- Aim of the exercise -
Each of the entries should be output exactly, with nothing left out.

- Extracted material -
-- -- --
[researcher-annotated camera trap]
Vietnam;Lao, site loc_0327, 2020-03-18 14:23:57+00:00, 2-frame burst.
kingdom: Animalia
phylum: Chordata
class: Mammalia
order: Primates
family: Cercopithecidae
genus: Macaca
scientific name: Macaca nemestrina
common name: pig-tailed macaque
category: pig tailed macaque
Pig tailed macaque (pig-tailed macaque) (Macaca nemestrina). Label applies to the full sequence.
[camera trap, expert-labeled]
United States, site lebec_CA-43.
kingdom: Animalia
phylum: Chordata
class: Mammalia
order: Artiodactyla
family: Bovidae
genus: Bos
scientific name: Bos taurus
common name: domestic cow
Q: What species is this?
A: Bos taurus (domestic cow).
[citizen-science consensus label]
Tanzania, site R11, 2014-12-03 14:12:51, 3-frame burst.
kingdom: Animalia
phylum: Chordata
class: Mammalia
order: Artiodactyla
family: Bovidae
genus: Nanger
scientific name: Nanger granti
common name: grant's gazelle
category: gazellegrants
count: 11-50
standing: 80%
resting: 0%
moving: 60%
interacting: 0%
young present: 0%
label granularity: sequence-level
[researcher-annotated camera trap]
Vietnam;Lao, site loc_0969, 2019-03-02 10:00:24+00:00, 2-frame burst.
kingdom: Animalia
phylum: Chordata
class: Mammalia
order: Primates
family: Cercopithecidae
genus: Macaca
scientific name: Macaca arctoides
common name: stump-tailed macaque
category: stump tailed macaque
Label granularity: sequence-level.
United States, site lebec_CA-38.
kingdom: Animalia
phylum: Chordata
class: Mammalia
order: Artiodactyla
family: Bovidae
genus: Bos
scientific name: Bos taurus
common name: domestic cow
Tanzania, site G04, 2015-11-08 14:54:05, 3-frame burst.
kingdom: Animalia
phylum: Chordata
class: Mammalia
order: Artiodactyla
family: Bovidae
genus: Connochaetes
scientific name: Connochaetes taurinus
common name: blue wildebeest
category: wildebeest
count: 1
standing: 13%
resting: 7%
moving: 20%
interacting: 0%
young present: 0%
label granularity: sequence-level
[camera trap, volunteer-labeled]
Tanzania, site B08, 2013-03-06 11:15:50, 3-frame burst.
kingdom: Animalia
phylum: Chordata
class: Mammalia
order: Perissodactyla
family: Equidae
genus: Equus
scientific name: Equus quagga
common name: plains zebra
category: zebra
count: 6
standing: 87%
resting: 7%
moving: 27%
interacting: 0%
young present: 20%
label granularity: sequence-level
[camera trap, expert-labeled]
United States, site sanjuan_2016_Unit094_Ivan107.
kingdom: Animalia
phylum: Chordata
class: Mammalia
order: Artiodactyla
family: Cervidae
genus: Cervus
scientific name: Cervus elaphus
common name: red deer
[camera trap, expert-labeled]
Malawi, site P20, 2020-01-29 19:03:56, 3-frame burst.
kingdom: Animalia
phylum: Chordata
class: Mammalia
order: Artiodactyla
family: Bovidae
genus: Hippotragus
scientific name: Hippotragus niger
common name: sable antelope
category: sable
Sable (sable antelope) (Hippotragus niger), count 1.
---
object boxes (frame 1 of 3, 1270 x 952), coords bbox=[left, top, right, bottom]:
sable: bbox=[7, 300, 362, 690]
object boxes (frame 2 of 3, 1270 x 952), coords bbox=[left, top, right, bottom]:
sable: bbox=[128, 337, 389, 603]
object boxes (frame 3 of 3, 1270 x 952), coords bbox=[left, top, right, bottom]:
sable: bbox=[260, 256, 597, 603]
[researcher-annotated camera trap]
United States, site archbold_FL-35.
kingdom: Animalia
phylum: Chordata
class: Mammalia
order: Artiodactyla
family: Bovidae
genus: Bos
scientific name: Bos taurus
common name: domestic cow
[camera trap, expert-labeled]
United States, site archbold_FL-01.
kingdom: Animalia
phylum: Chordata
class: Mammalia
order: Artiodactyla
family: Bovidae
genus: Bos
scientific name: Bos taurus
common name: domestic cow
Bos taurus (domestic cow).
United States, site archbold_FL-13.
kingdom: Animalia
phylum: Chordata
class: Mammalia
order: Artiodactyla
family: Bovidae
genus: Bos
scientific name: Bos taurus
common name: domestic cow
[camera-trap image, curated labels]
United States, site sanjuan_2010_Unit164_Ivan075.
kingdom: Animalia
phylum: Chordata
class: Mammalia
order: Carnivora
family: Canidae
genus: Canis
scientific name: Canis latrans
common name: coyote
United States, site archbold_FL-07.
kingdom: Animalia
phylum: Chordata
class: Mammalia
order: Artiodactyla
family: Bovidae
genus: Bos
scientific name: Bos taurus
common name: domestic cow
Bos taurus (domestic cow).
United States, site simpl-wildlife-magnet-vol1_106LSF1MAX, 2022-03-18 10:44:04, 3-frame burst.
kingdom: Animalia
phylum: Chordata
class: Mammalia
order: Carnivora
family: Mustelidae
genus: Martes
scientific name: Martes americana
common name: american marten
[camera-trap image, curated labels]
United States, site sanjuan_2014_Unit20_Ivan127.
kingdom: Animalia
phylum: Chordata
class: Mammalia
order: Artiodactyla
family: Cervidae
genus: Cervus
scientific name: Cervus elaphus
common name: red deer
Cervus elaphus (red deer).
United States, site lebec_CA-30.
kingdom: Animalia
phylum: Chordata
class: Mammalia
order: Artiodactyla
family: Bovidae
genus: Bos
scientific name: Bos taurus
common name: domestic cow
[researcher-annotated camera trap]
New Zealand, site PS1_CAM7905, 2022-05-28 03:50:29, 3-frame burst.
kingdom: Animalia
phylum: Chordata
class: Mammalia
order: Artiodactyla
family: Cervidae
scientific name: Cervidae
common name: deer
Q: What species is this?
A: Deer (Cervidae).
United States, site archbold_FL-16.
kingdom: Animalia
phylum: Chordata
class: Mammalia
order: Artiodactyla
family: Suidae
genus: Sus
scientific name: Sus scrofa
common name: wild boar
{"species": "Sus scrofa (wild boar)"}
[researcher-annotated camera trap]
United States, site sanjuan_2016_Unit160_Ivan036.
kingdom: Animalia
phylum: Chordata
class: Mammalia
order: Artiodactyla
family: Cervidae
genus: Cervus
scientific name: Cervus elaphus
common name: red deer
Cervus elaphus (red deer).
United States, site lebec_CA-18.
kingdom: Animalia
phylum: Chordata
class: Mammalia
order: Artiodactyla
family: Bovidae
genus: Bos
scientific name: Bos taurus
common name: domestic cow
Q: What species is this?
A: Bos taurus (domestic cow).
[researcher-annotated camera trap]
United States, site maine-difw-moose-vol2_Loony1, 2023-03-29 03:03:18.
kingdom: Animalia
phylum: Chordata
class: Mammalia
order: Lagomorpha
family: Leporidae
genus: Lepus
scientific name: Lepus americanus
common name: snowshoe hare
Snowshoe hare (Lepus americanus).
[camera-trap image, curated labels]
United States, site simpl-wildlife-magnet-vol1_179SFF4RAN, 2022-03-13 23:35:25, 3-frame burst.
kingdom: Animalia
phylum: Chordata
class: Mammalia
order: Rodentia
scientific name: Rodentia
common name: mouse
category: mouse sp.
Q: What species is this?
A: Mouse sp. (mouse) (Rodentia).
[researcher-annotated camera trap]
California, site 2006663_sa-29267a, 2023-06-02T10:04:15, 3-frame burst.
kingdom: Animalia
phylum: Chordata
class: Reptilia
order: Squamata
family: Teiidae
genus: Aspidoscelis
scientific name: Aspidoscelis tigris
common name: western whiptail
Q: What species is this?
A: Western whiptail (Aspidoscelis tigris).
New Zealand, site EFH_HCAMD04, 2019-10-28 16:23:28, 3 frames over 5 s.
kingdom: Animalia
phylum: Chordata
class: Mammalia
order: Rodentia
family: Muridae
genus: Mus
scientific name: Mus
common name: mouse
-- -- --
- Exercise answer -
[researcher-annotated camera trap]
Vietnam;Lao, site loc_0327, 2020-03-18 14:23:57+00:00, 2-frame burst.
kingdom: Animalia
phylum: Chordata
class: Mammalia
order: Primates
family: Cercopithecidae
genus: Macaca
scientific name: Macaca nemestrina
common name: pig-tailed macaque
category: pig tailed macaque
Pig tailed macaque (pig-tailed macaque) (Macaca nemestrina). Label applies to the full sequence.
[camera trap, expert-labeled]
United States, site lebec_CA-43.
kingdom: Animalia
phylum: Chordata
class: Mammalia
order: Artiodactyla
family: Bovidae
genus: Bos
scientific name: Bos taurus
common name: domestic cow
Q: What species is this?
A: Bos taurus (domestic cow).
[citizen-science consensus label]
Tanzania, site R11, 2014-12-03 14:12:51, 3-frame burst.
kingdom: Animalia
phylum: Chordata
class: Mammalia
order: Artiodactyla
family: Bovidae
genus: Nanger
scientific name: Nanger granti
common name: grant's gazelle
category: gazellegrants
count: 11-50
standing: 80%
resting: 0%
moving: 60%
interacting: 0%
young present: 0%
label granularity: sequence-level
[researcher-annotated camera trap]
Vietnam;Lao, site loc_0969, 2019-03-02 10:00:24+00:00, 2-frame burst.
kingdom: Animalia
phylum: Chordata
class: Mammalia
order: Primates
family: Cercopithecidae
genus: Macaca
scientific name: Macaca arctoides
common name: stump-tailed macaque
category: stump tailed macaque
Label granularity: sequence-level.
United States, site lebec_CA-38.
kingdom: Animalia
phylum: Chordata
class: Mammalia
order: Artiodactyla
family: Bovidae
genus: Bos
scientific name: Bos taurus
common name: domestic cow
Tanzania, site G04, 2015-11-08 14:54:05, 3-frame burst.
kingdom: Animalia
phylum: Chordata
class: Mammalia
order: Artiodactyla
family: Bovidae
genus: Connochaetes
scientific name: Connochaetes taurinus
common name: blue wildebeest
category: wildebeest
count: 1
standing: 13%
resting: 7%
moving: 20%
interacting: 0%
young present: 0%
label granularity: sequence-level
[camera trap, volunteer-labeled]
Tanzania, site B08, 2013-03-06 11:15:50, 3-frame burst.
kingdom: Animalia
phylum: Chordata
class: Mammalia
order: Perissodactyla
family: Equidae
genus: Equus
scientific name: Equus quagga
common name: plains zebra
category: zebra
count: 6
standing: 87%
resting: 7%
moving: 27%
interacting: 0%
young present: 20%
label granularity: sequence-level
[camera trap, expert-labeled]
United States, site sanjuan_2016_Unit094_Ivan107.
kingdom: Animalia
phylum: Chordata
class: Mammalia
order: Artiodactyla
family: Cervidae
genus: Cervus
scientific name: Cervus elaphus
common name: red deer
[camera trap, expert-labeled]
Malawi, site P20, 2020-01-29 19:03:56, 3-frame burst.
kingdom: Animalia
phylum: Chordata
class: Mammalia
order: Artiodactyla
family: Bovidae
genus: Hippotragus
scientific name: Hippotragus niger
common name: sable antelope
category: sable
Sable (sable antelope) (Hippotragus niger), count 1.
---
object boxes (frame 1 of 3, 1270 x 952), coords bbox=[left, top, right, bottom]:
sable: bbox=[7, 300, 362, 690]
object boxes (frame 2 of 3, 1270 x 952), coords bbox=[left, top, right, bottom]:
sable: bbox=[128, 337, 389, 603]
object boxes (frame 3 of 3, 1270 x 952), coords bbox=[left, top, right, bottom]:
sable: bbox=[260, 256, 597, 603]
[researcher-annotated camera trap]
United States, site archbold_FL-35.
kingdom: Animalia
phylum: Chordata
class: Mammalia
order: Artiodactyla
family: Bovidae
genus: Bos
scientific name: Bos taurus
common name: domestic cow
[camera trap, expert-labeled]
United States, site archbold_FL-01.
kingdom: Animalia
phylum: Chordata
class: Mammalia
order: Artiodactyla
family: Bovidae
genus: Bos
scientific name: Bos taurus
common name: domestic cow
Bos taurus (domestic cow).
United States, site archbold_FL-13.
kingdom: Animalia
phylum: Chordata
class: Mammalia
order: Artiodactyla
family: Bovidae
genus: Bos
scientific name: Bos taurus
common name: domestic cow
[camera-trap image, curated labels]
United States, site sanjuan_2010_Unit164_Ivan075.
kingdom: Animalia
phylum: Chordata
class: Mammalia
order: Carnivora
family: Canidae
genus: Canis
scientific name: Canis latrans
common name: coyote
United States, site archbold_FL-07.
kingdom: Animalia
phylum: Chordata
class: Mammalia
order: Artiodactyla
family: Bovidae
genus: Bos
scientific name: Bos taurus
common name: domestic cow
Bos taurus (domestic cow).
United States, site simpl-wildlife-magnet-vol1_106LSF1MAX, 2022-03-18 10:44:04, 3-frame burst.
kingdom: Animalia
phylum: Chordata
class: Mammalia
order: Carnivora
family: Mustelidae
genus: Martes
scientific name: Martes americana
common name: american marten
[camera-trap image, curated labels]
United States, site sanjuan_2014_Unit20_Ivan127.
kingdom: Animalia
phylum: Chordata
class: Mammalia
order: Artiodactyla
family: Cervidae
genus: Cervus
scientific name: Cervus elaphus
common name: red deer
Cervus elaphus (red deer).
United States, site lebec_CA-30.
kingdom: Animalia
phylum: Chordata
class: Mammalia
order: Artiodactyla
family: Bovidae
genus: Bos
scientific name: Bos taurus
common name: domestic cow
[researcher-annotated camera trap]
New Zealand, site PS1_CAM7905, 2022-05-28 03:50:29, 3-frame burst.
kingdom: Animalia
phylum: Chordata
class: Mammalia
order: Artiodactyla
family: Cervidae
scientific name: Cervidae
common name: deer
Q: What species is this?
A: Deer (Cervidae).
United States, site archbold_FL-16.
kingdom: Animalia
phylum: Chordata
class: Mammalia
order: Artiodactyla
family: Suidae
genus: Sus
scientific name: Sus scrofa
common name: wild boar
{"species": "Sus scrofa (wild boar)"}
[researcher-annotated camera trap]
United States, site sanjuan_2016_Unit160_Ivan036.
kingdom: Animalia
phylum: Chordata
class: Mammalia
order: Artiodactyla
family: Cervidae
genus: Cervus
scientific name: Cervus elaphus
common name: red deer
Cervus elaphus (red deer).
United States, site lebec_CA-18.
kingdom: Animalia
phylum: Chordata
class: Mammalia
order: Artiodactyla
family: Bovidae
genus: Bos
scientific name: Bos taurus
common name: domestic cow
Q: What species is this?
A: Bos taurus (domestic cow).
[researcher-annotated camera trap]
United States, site maine-difw-moose-vol2_Loony1, 2023-03-29 03:03:18.
kingdom: Animalia
phylum: Chordata
class: Mammalia
order: Lagomorpha
family: Leporidae
genus: Lepus
scientific name: Lepus americanus
common name: snowshoe hare
Snowshoe hare (Lepus americanus).
[camera-trap image, curated labels]
United States, site simpl-wildlife-magnet-vol1_179SFF4RAN, 2022-03-13 23:35:25, 3-frame burst.
kingdom: Animalia
phylum: Chordata
class: Mammalia
order: Rodentia
scientific name: Rodentia
common name: mouse
category: mouse sp.
Q: What species is this?
A: Mouse sp. (mouse) (Rodentia).
[researcher-annotated camera trap]
California, site 2006663_sa-29267a, 2023-06-02T10:04:15, 3-frame burst.
kingdom: Animalia
phylum: Chordata
class: Reptilia
order: Squamata
family: Teiidae
genus: Aspidoscelis
scientific name: Aspidoscelis tigris
common name: western whiptail
Q: What species is this?
A: Western whiptail (Aspidoscelis tigris).
New Zealand, site EFH_HCAMD04, 2019-10-28 16:23:28, 3 frames over 5 s.
kingdom: Animalia
phylum: Chordata
class: Mammalia
order: Rodentia
family: Muridae
genus: Mus
scientific name: Mus
common name: mouse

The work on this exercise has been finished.